## DOCUMENT EXCERPT:
Federal Trade Commission Litigation Involving DIRECTV  In March 2015, the Federal Trade Commission (FTC) filed a civil suit
in the U.S. District Court for the Northern District of California against DIRECTV seeking injunctive relief and
unspecified money damages under Section 5 of the Federal Trade Commission Act and Section 4 of the Restore Online Shoppers'
Confidence Act. The FTC's allegations concern DIRECTV's advertising, marketing and sale of programming packages. The FTC
alleges that DIRECTV did not adequately disclose all relevant terms. We are disputing these allegations vigorously. 
 
Unlimited Data Plan Claims  In October 2014, the FTC filed a civil suit in the U.S. District Court for the Northern
District of California against AT&T Mobility, LLC seeking injunctive relief and unspecified money damages under Section 5
of the Federal Trade Commission Act. The FTC's allegations concern AT&T's Maximum Bit Rate (MBR) program, which temporarily
reduces the download speeds of a small portion of our legacy Unlimited Data Plan customers each month. MBR is an
industry-standard practice that is designed to affect only the most data-intensive applications (such as video streaming).
Texts, emails, tweets, social media posts, Internet browsing and many other applications are typically unaffected. Contrary
to the FTC's allegations, which we vigorously dispute, our MBR program is permitted by our customer contracts, was fully
disclosed in advance to our Unlimited Data Plan customers, and was implemented to protect the network for the benefit of
all customers. In March 2015, our motion to dismiss the litigation on the grounds that the FTC lacked jurisdiction to file
suit was denied. In May 2015, the Court granted our motion to certify its decision for immediate appeal. The United States
Court of Appeals for the Ninth Circuit subsequently granted our petition to accept the appeal, and the appeal is now
pending before that Court while limited discovery proceeds in the District Court. In addition to the FTC case, several
class actions have been filed also challenging our MBR program. We vigorously dispute the allegations the complaints have
asserted.

## MATERIAL PROVIDED:
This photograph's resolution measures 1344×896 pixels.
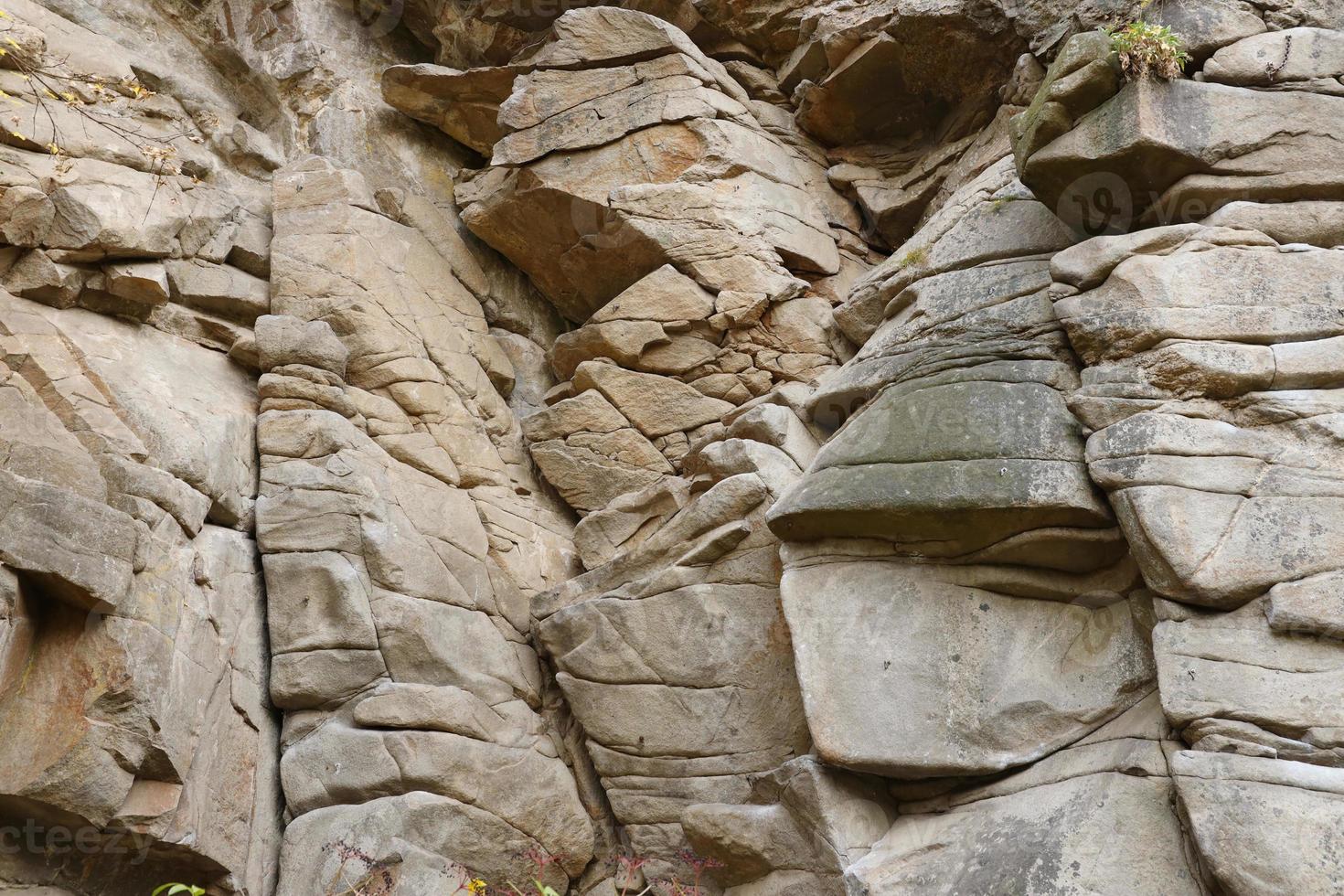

## DIRECTIONS:
1) In the FTC litigation disclosure, which court granted the petition to accept the appeal over the MBR program case?
2) Return the stretch of the FTC litigation disclosure from "Federal Trade Commission Litigation" through "these allegations vigorously.", copied word for word.
3) Resume the FTC litigation disclosure after its final sentence.

## ANSWERS TO THE EXERCISES:
1) The United States Court of Appeals for the Ninth Circuit.

2)
Federal Trade Commission Litigation Involving DIRECTV  In March 2015, the Federal Trade Commission (FTC) filed a civil suit
in the U.S. District Court for the Northern District of California against DIRECTV seeking injunctive relief and
unspecified money damages under Section 5 of the Federal Trade Commission Act and Section 4 of the Restore Online Shoppers'
Confidence Act. The FTC's allegations concern DIRECTV's advertising, marketing and sale of programming packages. The FTC
alleges that DIRECTV did not adequately disclose all relevant terms. We are disputing these allegations vigorously.

3)
 
On June 17, 2015, the FCC issued a Notice of Apparent Liability and Order (NAL) to AT&T Mobility, LLC concerning our MBR
policy that applies to Unlimited Data Plan customers. The NAL alleges that we violated the FCC's Open Internet Transparency
Rule by using the term "unlimited" in connection with the offerings subject to the MBR policy and by failing adequately to
disclose the speed reductions that apply once a customer reaches a specified data threshold. The NAL proposes a forfeiture
penalty of $100, and further proposes to order us to correct any misleading and inaccurate statements about our unlimited
plans, inform customers of the alleged violation, revise our disclosures to address the alleged violation and inform these
customers that they may cancel their plans without penalty after reviewing the revised disclosures. On July 17, 2015, we
filed our response to the NAL. We believe that the NAL is unlawful and should be withdrawn, because we have fully complied
with the Open Internet Transparency Rule and the FCC has no authority to impose the proposed remedies. The matter is
currently pending before the FCC. 
 
LIQUIDITY AND CAPITAL RESOURCES 
 
We had $5,121 in cash and cash equivalents available at December 31, 2015. Approximately $807 of our cash and cash
equivalents resided in foreign jurisdictions, some of which are subject to restrictions on repatriation. Cash and cash
equivalents decreased $3,482 since December 31, 2014. We also had $401 in short-term investments, which we included in
"Other current assets" on our consolidated balance sheets. In 2015, cash inflows were primarily provided by cash receipts
from operations, including cash from our sale and transfer of certain equipment installment receivables to third parties
and long-term debt issuances. These inflows were offset by cash used to meet the needs of the business, including, but not
limited to, payment of operating expenses; acquisitions of wireless spectrum, DIRECTV, GSF Telecom Holdings, S.A.P.I. de
C.V. (GSF Telecom) and Nextel Mexico; funding capital expenditures; debt repayments; dividends to stockholders; and
collateral posting (see Note 9). We discuss many of these factors in detail below. 
 
Cash Provided by or Used in Operating Activities 
 
During 2015, cash provided by operating activities was $35,880, compared to $31,338 in 2014. Higher operating cash flows in
2015 were primarily due to improved operating results, our acquisition of DIRECTV and working capital improvements.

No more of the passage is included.